SENIORS OFF TO CHARLESTON
A Senior on the campus is quite a different individual from a Senior off the campus. This fact was clearly evidenced a few weeks ago. The noon train from Spartanburg to Columbia, Nov. 12, ‘89, pulled out of the car shed with a precious burden in the shape of the entire class of ‘90 bound for Charleston, under the escort of our genial Professor of Greek.

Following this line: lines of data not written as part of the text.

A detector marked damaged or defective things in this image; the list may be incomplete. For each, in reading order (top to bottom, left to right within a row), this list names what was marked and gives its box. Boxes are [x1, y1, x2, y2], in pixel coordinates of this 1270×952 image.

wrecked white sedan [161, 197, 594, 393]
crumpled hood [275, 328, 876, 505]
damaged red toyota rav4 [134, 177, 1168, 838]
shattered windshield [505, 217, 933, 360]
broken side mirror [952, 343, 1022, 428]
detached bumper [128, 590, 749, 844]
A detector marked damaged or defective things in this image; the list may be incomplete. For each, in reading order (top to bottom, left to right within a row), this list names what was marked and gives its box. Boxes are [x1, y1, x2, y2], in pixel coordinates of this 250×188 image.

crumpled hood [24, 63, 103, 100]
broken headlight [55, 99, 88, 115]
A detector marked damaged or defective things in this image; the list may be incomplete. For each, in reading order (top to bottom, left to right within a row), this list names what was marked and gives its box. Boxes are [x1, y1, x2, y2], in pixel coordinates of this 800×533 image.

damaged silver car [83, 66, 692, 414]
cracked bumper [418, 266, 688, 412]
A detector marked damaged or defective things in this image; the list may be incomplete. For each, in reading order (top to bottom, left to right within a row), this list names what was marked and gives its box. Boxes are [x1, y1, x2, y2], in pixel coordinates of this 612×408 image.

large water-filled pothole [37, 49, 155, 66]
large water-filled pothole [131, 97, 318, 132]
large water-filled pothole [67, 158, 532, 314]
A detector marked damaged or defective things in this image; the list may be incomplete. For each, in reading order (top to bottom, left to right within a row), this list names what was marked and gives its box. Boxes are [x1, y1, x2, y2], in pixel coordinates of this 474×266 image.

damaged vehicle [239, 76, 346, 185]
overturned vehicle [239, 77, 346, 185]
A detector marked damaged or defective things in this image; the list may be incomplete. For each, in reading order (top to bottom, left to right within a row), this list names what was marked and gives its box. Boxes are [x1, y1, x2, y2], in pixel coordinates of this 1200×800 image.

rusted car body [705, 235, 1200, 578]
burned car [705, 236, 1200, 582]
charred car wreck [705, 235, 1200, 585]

Once in motion, all ideas of Senior dignity vanished. Stiff necks and urbane countenances gave place to lounging postures and Freshman grimaces. Not until we reached Union, however, did the true genius of the crowd display itself. At this point of our route an extra coach was tacked on, of the which we at once proceeded to take possession; leaving our genial Professor in blissful ignorance two cars in front to peruse at his leisure, the programme of the Gala Week. From this point to Columbia we held high carnival, for the melodious strains of “By, by, my Honey, I’m gone,” “Hang the Facul-tee” etc. etc., completely drowned even the roar of the rushing train.
We reached our destination at 10 o’clock P. M. and immediately instituted a diligent search for lodgings. At the end of two and a half hours, our entire party, not excluding our courageous escort, was peacefully ensconced upon the billiard tables of the Waverly House. Billiard tables not being a faithful field for Natural History investigation it was but natural that a science loving Senior class should soon tire of them. Accordingly as soon as day dawned, we betook ourselves to the Battery to see the sun rise over the bar and the thermometer fall below a stiff sea breeze.
We next visited the Charleston Museum, which is a great place and contains many wonderful things. Among other things there is a skeleton of a donkey. This struck one gentleman with particular force, and while contemplating it in wrapt attention he was overheard to murmur: “How wonder-and fearfully we are made,” or words to that effect.
We “did’, the most prominent places of interest in the quaint and historic old town, including Magnolia, the Citadel, St. Michael’s, Sullivans lsland, the Harbor, the Medical College, White Point Gardens, Fort Moultrie and the News and Courier. We regretted very much that lack of time prevented our visiting the Charleston Hotel.
Three days in the city served to satisfy our sight-seeing propensities, and accordingly most of us packed our Saratogas and, Saturday morning, left behind us the City by the Sea, famous for cyclones and great men, earthquakes and wiggle-tails.
We reached home safe and sound and have resumed “the even tenor of our Senior way.”